Der tunesische Fußballverband hat offenbar schnell gehandelt: Nach der enttäuschenden 1:5-Auftaktniederlage gegen Schweden bei der Weltmeisterschaft wurde Nationaltrainer Sabri Lamouchi entlassen. Als Nachfolger soll der Franzose Hervé Renard (57) kommen, der zuletzt die saudische Nationalmannschaft trainierte. Diese Meldung verbreitete das staatliche tunesische Fernsehen unter Berufung auf Verbandspräsident Moez Nasri.
Renard bereits auf dem Weg nach Mexiko
Der geschasste Lamouchi hat das Teamquartier in Mexiko bereits verlassen. Renard wird in Kürze im Mannschaftscamp erwartet und soll die Vorbereitung auf das zweite Gruppenspiel gegen Japan am Sonntag (6 Uhr, MagentaTV) leiten. Die Zeit drängt, denn die Nordafrikaner stehen nach der Auftaktpleite enorm unter Druck.
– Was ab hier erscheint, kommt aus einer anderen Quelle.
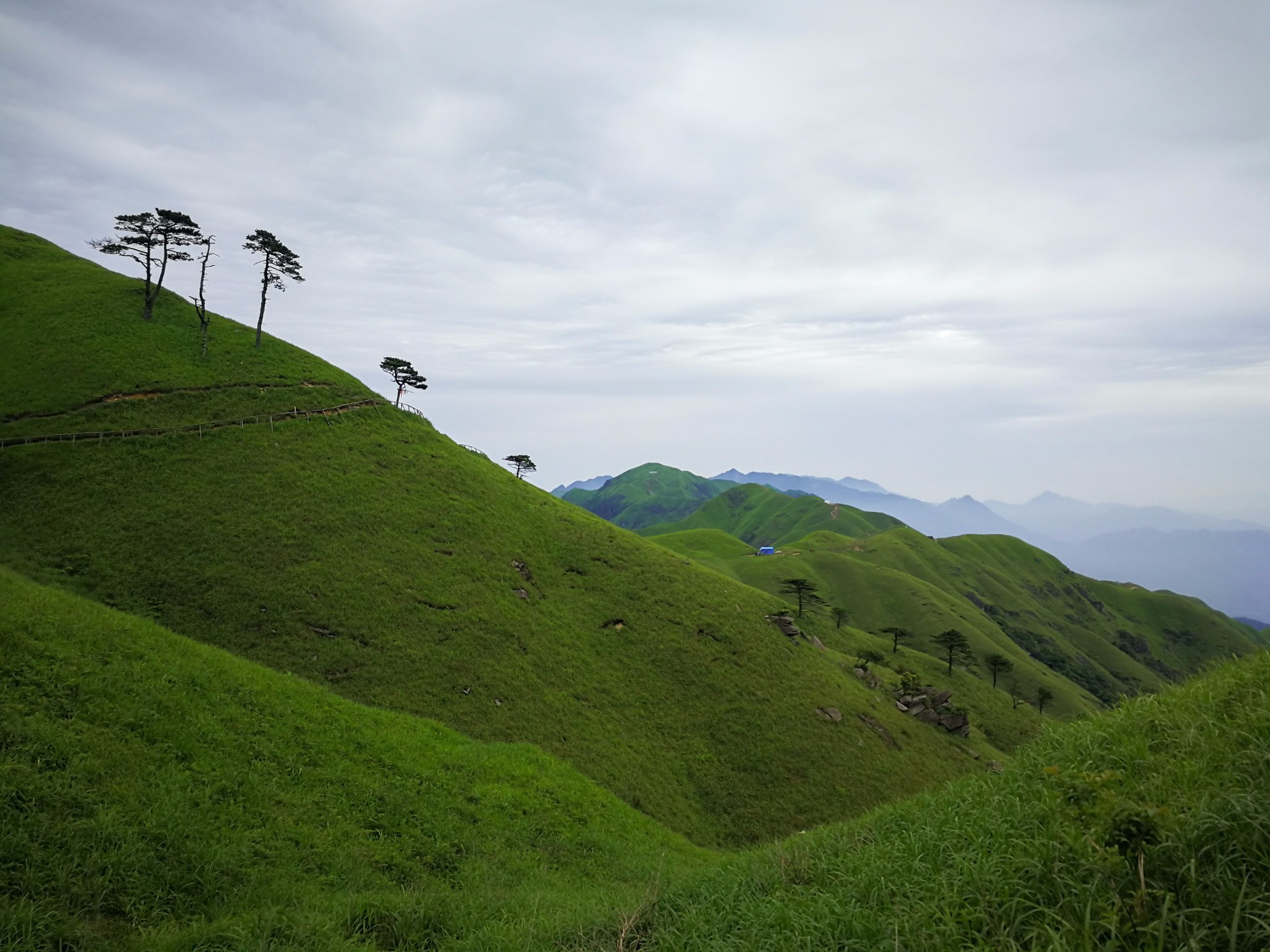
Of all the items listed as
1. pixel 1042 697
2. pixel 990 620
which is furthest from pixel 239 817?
pixel 990 620

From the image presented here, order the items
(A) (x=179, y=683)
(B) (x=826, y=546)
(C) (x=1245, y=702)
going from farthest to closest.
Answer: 1. (B) (x=826, y=546)
2. (A) (x=179, y=683)
3. (C) (x=1245, y=702)

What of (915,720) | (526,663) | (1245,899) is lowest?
(915,720)

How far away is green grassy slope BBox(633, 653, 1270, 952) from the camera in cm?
532

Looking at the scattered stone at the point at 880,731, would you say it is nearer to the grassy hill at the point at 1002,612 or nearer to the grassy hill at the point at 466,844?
the grassy hill at the point at 1002,612

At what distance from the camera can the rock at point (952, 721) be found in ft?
178

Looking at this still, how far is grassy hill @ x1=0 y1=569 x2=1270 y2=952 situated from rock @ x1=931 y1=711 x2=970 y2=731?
48.3m

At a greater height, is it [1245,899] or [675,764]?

Kurioser Vergleich mit Game-of-Thrones-Star
Hervé Renard fällt nicht nur durch seine Erfolge auf. Wegen seines Aussehens wird er oft mit dem Schauspieler verglichen, der Jamie Lannister aus der Serie „Game of Thrones“ spielt. Beide haben markante Gesichtszüge, blondes, welliges Haar und eine ritterliche Ausstrahlung. Bereits bei der WM 2018, als Renard Marokko trainierte, schrieb die britische „Sun“: „Der Franzose mit seinem langen blonden Haar und der markanten Kinnpartie sieht dem skrupellosen Ritter aus Game of Thrones zum Verwechseln ähnlich.“ Jamie Lannister ist eine der bekanntesten Figuren der Erfolgsserie und trägt den Spitznamen „Kingslayer“ (Königsmörder).
Erfolge in Afrika
Renard genießt besonders in Afrika einen hervorragenden Ruf. Mit Sambia und der Elfenbeinküste gewann er jeweils den Afrika-Cup. Dreimal wurde er zu Afrikas Trainer des Jahres gekürt. Als Spieler war er nur für Reserve- und Amateurteams aktiv.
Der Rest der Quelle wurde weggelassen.